- Born: January 2, 1935 Elizabeth, New Jersey, US
- Died: March 30, 2019 (aged 84)
- Education: Harvard University Princeton University
- Known for: large sieve larger sieve
- Awards: Columbia University Presidential Teaching Award (2005)
- Scientific career
- Fields: Mathematics
- Workplaces: Columbia University Barnard College Institute for Advanced Study Massachusetts Institute of Technology
- Doctoral advisor: Donald C. Spencer
- Doctoral students: Dorian M. Goldfeld

= Patrick X. Gallagher =

American mathematician (1935–2019)

Patrick Ximenes Gallagher (January 2, 1935 – March 30, 2019) was an American mathematician who pioneered large sieve theory and invented the larger sieve.

==Biography==
===Early life===
Patrick Ximenes Gallagher was born on January 2, 1935, in Elizabeth, New Jersey to school superintendent Ralph P. Gallagher and elementary school teacher Natalie Forcheimer Gallagher. Gallagher graduated from Bound Brook High School and received a scholarship from the Harvard Club of New Jersey to attend Harvard University.

===Education===
In 1956, Gallagher received a B.A. degree magna cum laude from Harvard University. At Harvard, he was a member of the Harvard Mathematics Club and Eliot House Mathematics-Physics Club and completed an undergraduate honors thesis entitled On a property of some entire functions. In 1959, Gallagher received a PhD from Princeton University with a doctoral dissertation entitled Metric Diophantine Approximation in One and Several Dimensions completed under the supervision of Donald C. Spencer.

===Career===
After receiving his doctoral degree, Gallagher served as an instructor at the Massachusetts Institute of Technology from 1959 to 1961. He spent one year living in the Latin Quarter of Paris before becoming an assistant professor at Columbia University in 1962. He moved from Columbia to become a member of the Institute for Advanced Study for the 1964-1965 academic year. From 1965 to 1972, he was an associate professor and then full professor at Barnard College.

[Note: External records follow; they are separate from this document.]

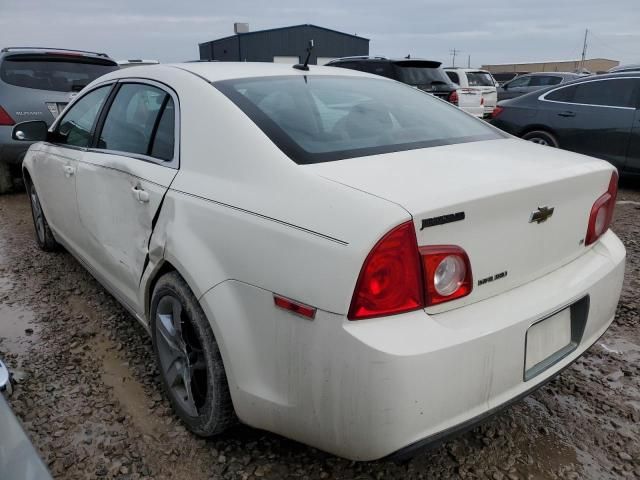 2008 Chevrolet Malibu 1LT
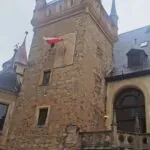 Zamek Górka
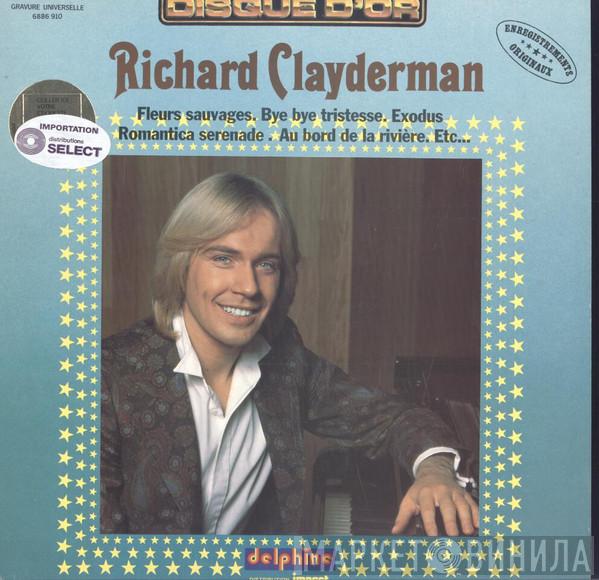 Richard Clayderman - Richard Clayderman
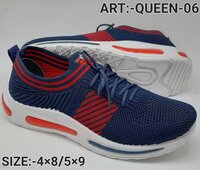 QUEEN 01 SHOES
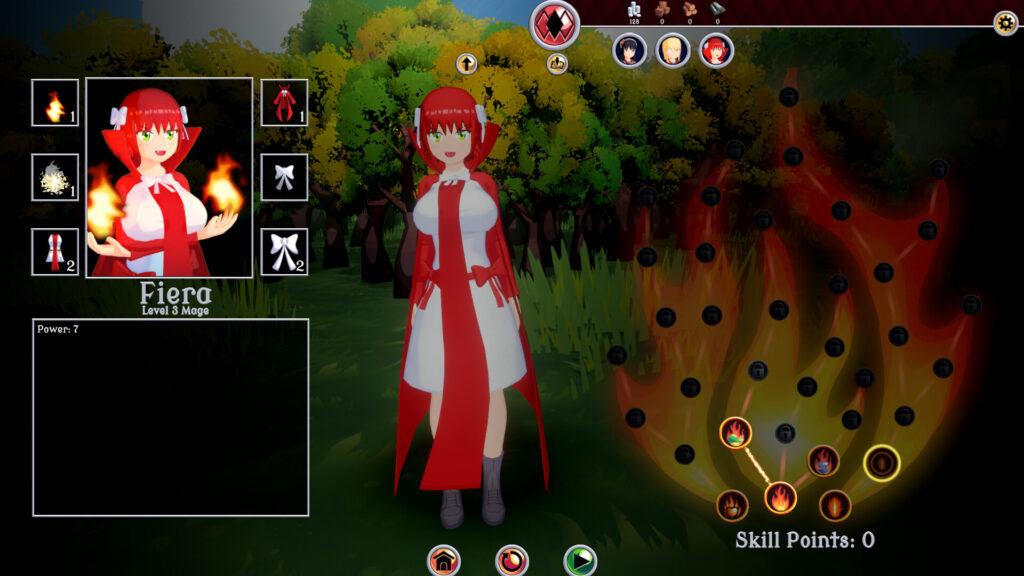 Marmoreal screenshot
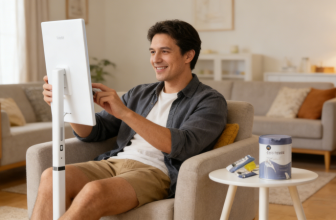 Do Portable Smart TVs Need WiFi? Full Connectivity Guide (2026)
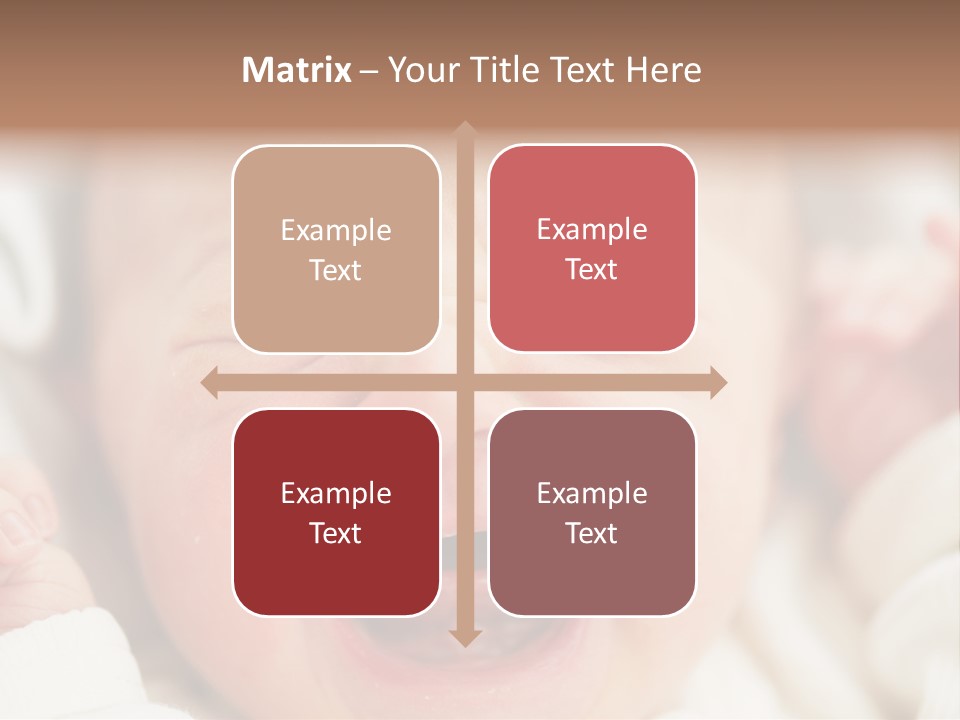 Climate Condition Conditioner PowerPoint Template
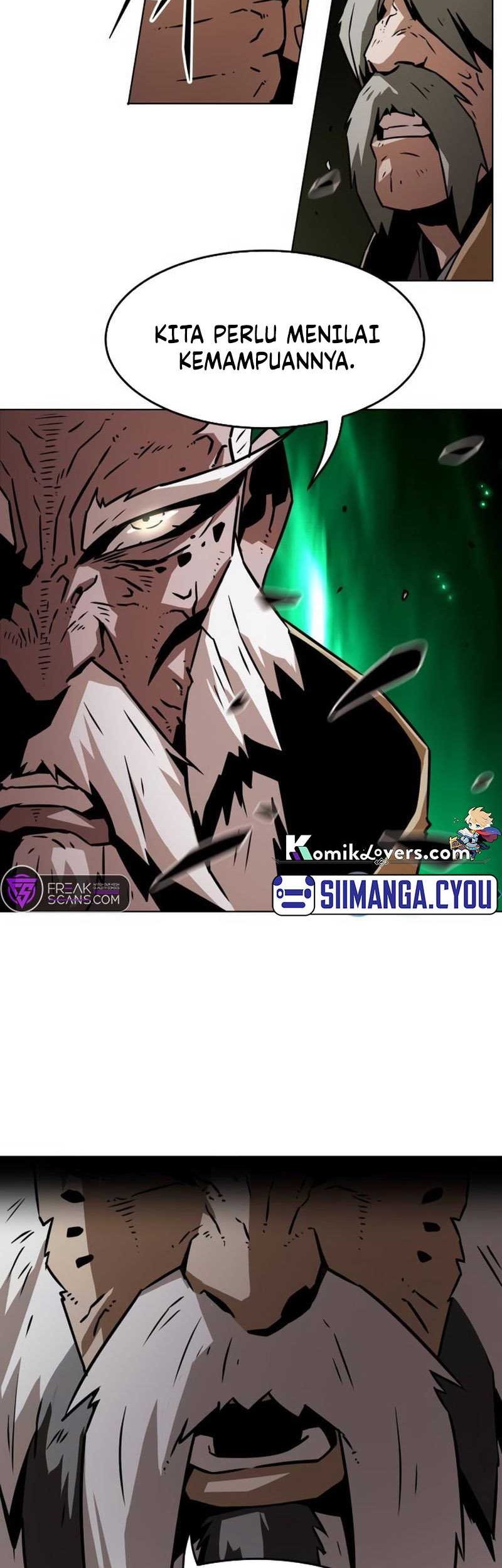 Becoming the Swordmaster Rank Young Lord of the Sichuan Tang Family Chapter 16 Gambar 7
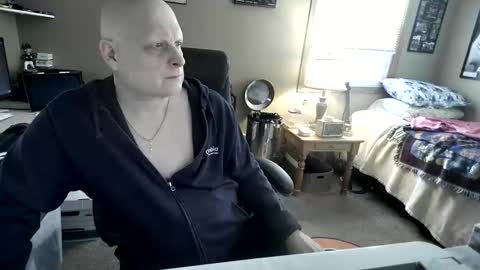 MrClean55 online show from February 3, 5:06 pm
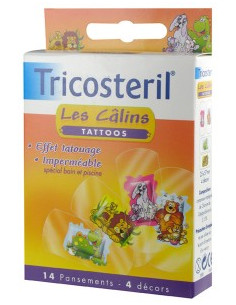 Tricosteril TRICOSTERIL...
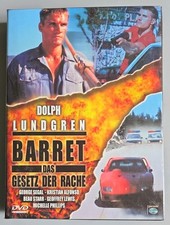 Barett das gesetz der - das,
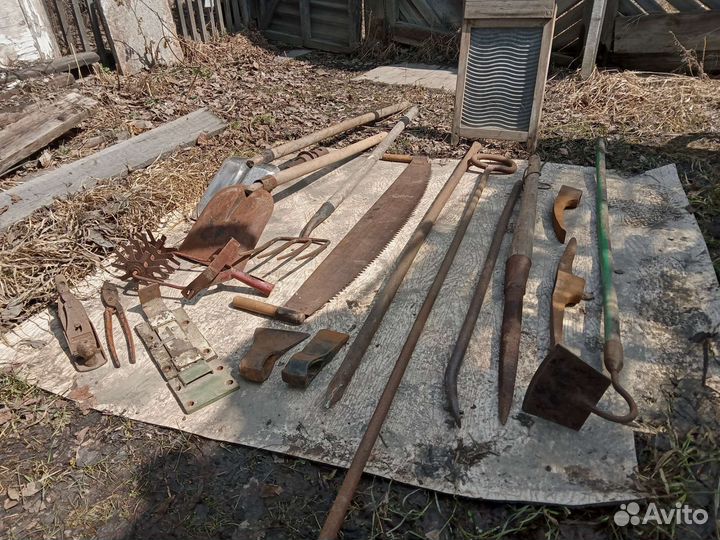 Для сада и огорода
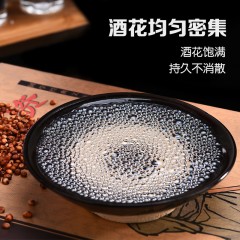 龙江特产 上水村上水十年笨曲酒50°5L/瓶  包邮
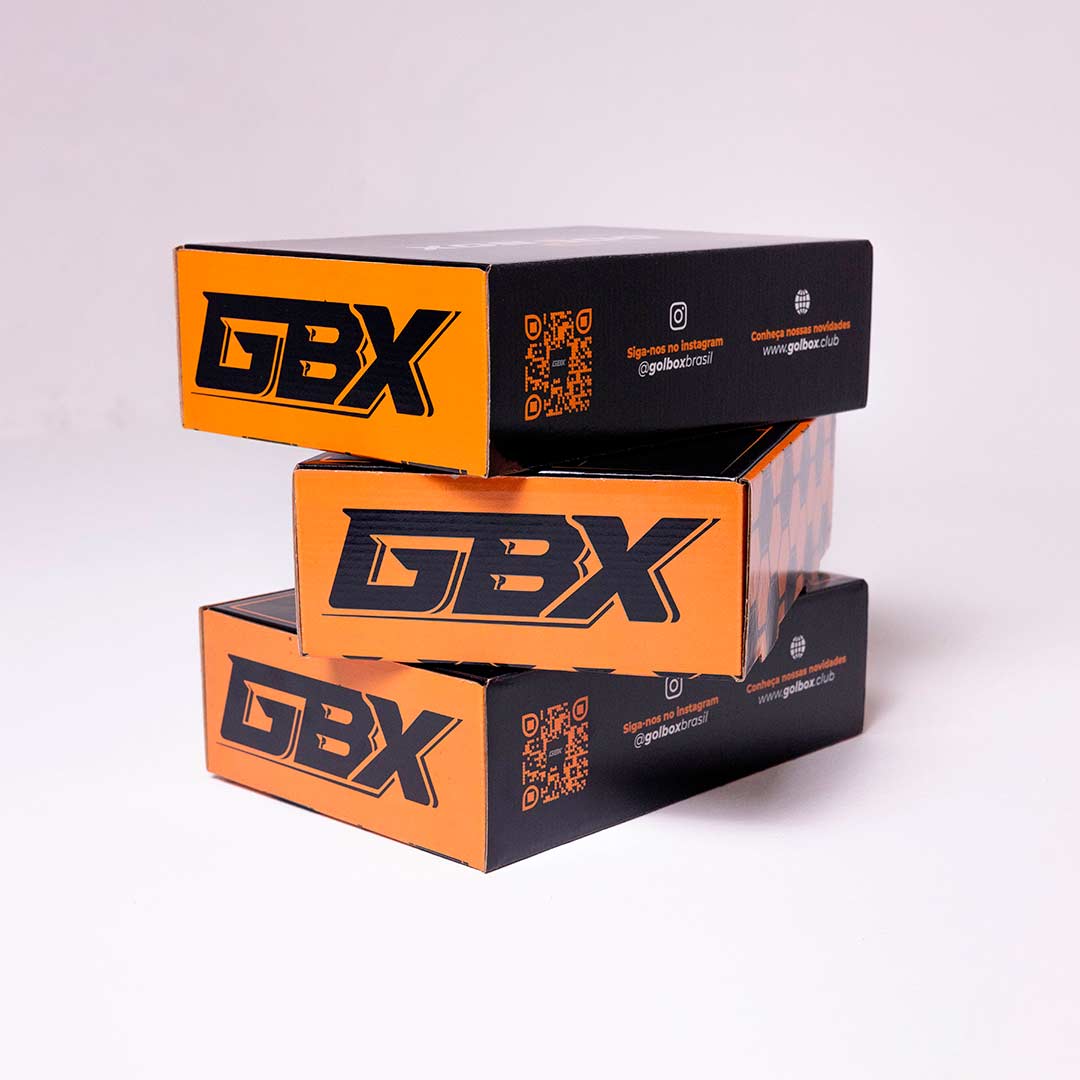 GoalBox for Her - GBX®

In 1972, Gallagher moved back to Columbia University as a professor of mathematics. Gallagher received the Columbia University Presidential Teaching Award in 2005 and became director of undergraduate studies in the department of mathematics in 2013. He retired from Columbia in 2017 and was professor emeritus until his death in 2019.

==Research==
In the 1960s and 1970s, Gallagher proved several results in large sieve methods in analytic number theory and simplified key ingredients used in the proof of the Bombieri–Vinogradov theorem. He also applied the large sieve to study the asymptotics of Galois groups of monic integral polynomials of bounded height, improving on results by van der Waerden.

In 1971, he invented the larger sieve.

==Family==
Gallagher met his wife, Minh Chau Gallagher, while he was an instructor at MIT in 1960. Minh Chau was born in Hanoi to Roman Catholic parents. They had two sons together.